[EXERCISE DESCRIPTION]: Starting with the first of the entries below and ending after the one that contains "80S Synthwave Vaporwave", set out those lines as a numbered list, skipping any blank lines. Leave out the pictures.

------------------------------

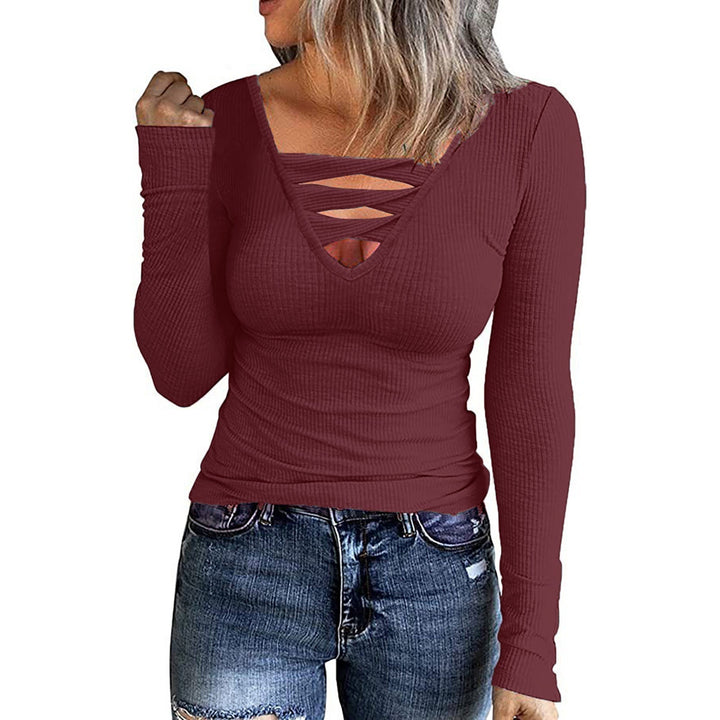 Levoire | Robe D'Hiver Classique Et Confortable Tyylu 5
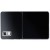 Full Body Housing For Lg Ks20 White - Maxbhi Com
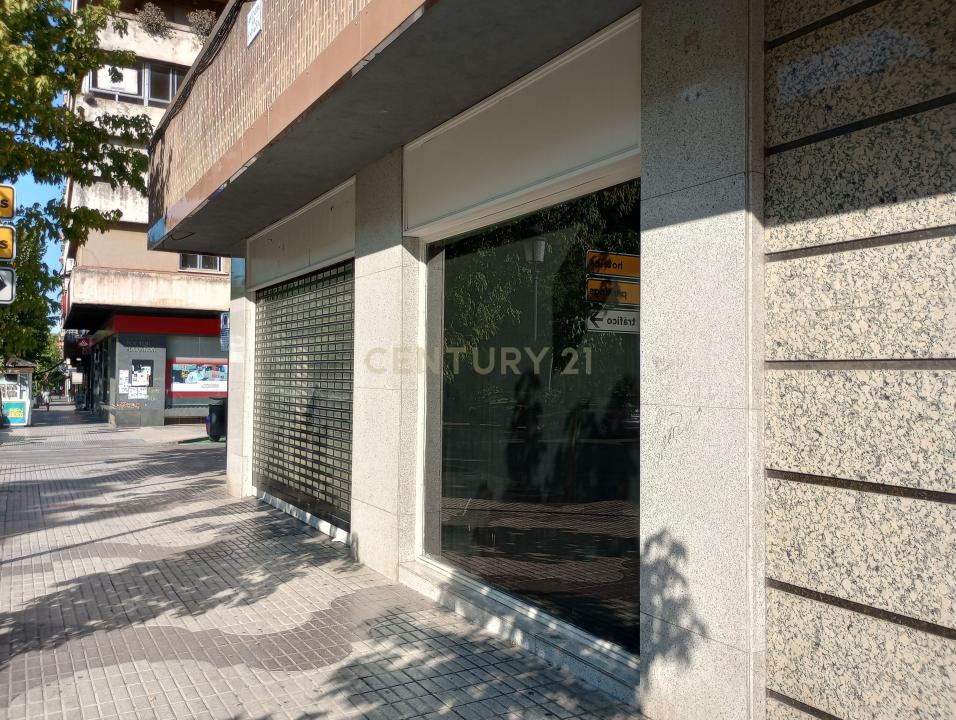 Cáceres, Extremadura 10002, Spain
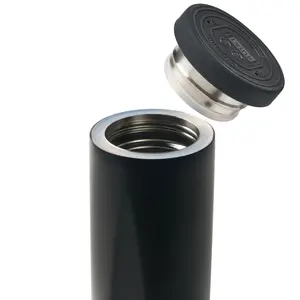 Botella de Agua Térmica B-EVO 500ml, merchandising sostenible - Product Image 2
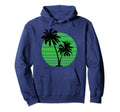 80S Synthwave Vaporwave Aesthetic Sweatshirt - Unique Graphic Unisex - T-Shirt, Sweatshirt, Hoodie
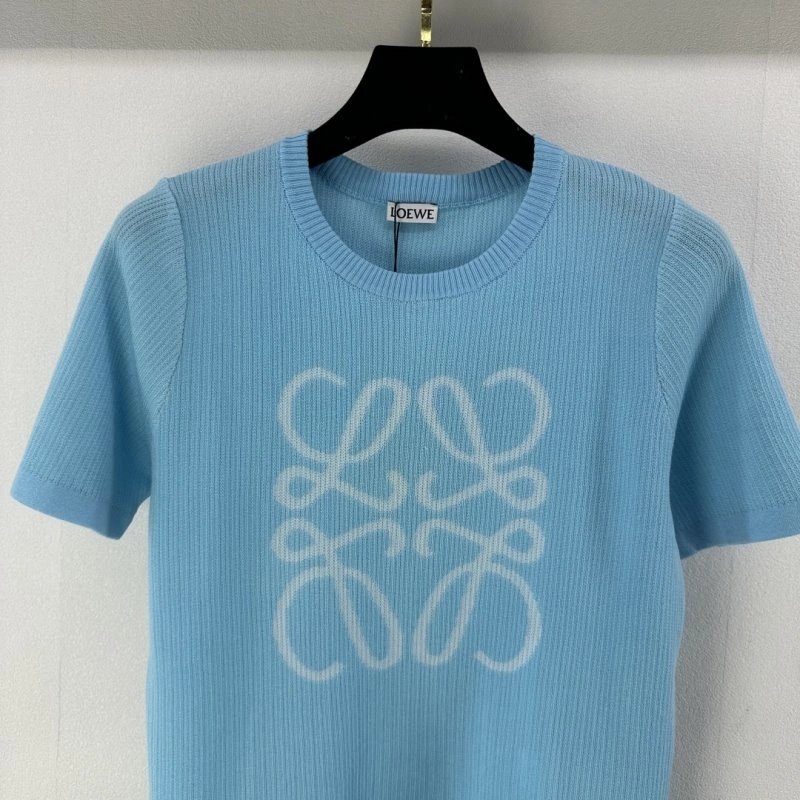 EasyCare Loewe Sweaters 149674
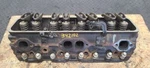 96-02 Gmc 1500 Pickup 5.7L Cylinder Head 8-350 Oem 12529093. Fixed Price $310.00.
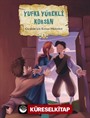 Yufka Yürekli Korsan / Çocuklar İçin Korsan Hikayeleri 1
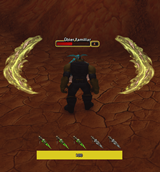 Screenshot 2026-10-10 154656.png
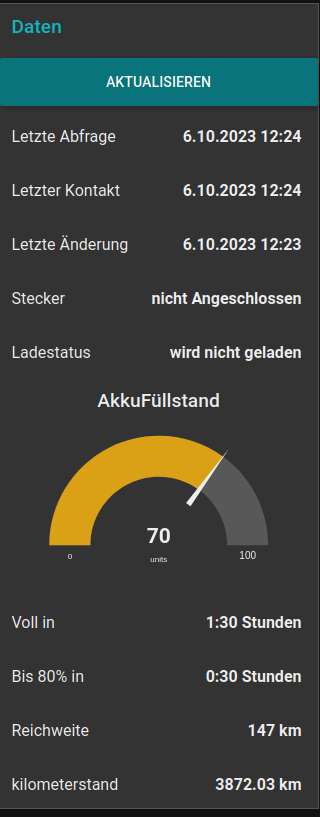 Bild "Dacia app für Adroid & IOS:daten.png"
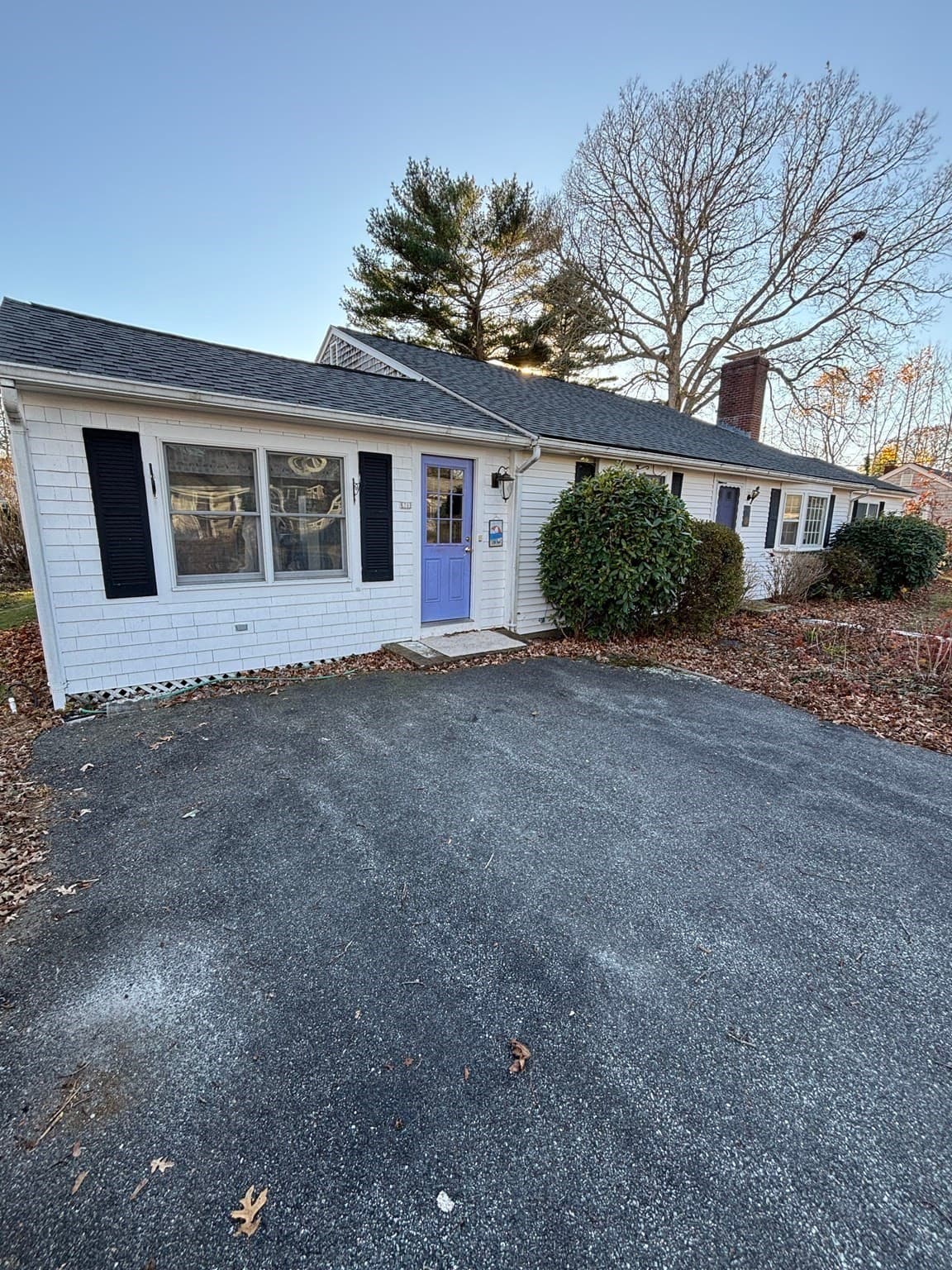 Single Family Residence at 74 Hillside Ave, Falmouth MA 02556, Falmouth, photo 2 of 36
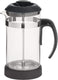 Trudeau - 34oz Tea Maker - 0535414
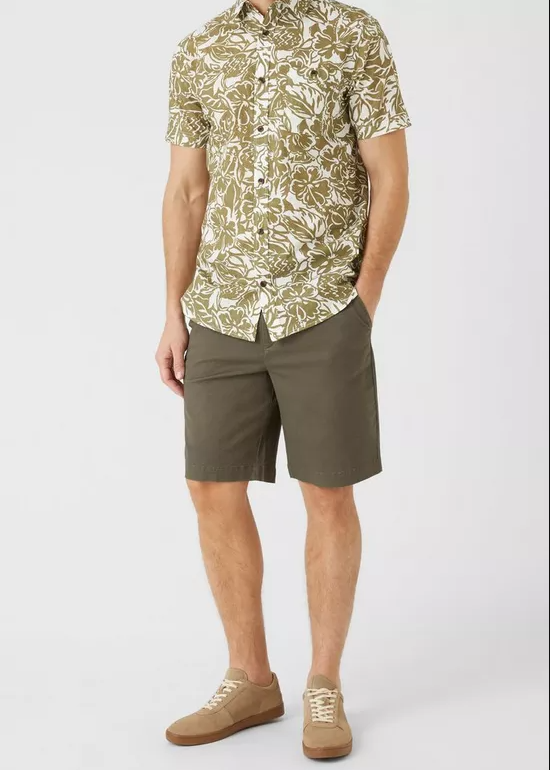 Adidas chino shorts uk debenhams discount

------------------------------

[SOLUTION TO THIS PROBLEM]:
1.  Levoire | Robe D'Hiver Classique Et Confortable Tyylu 5
2.  Full Body Housing For Lg Ks20 White - Maxbhi Com
3.  Cáceres, Extremadura 10002, Spain
4.  Botella de Agua Térmica B-EVO 500ml, merchandising sostenible - Product Image 2
5.  80S Synthwave Vaporwave Aesthetic Sweatshirt - Unique Graphic Unisex - T-Shirt, Sweatshirt, Hoodie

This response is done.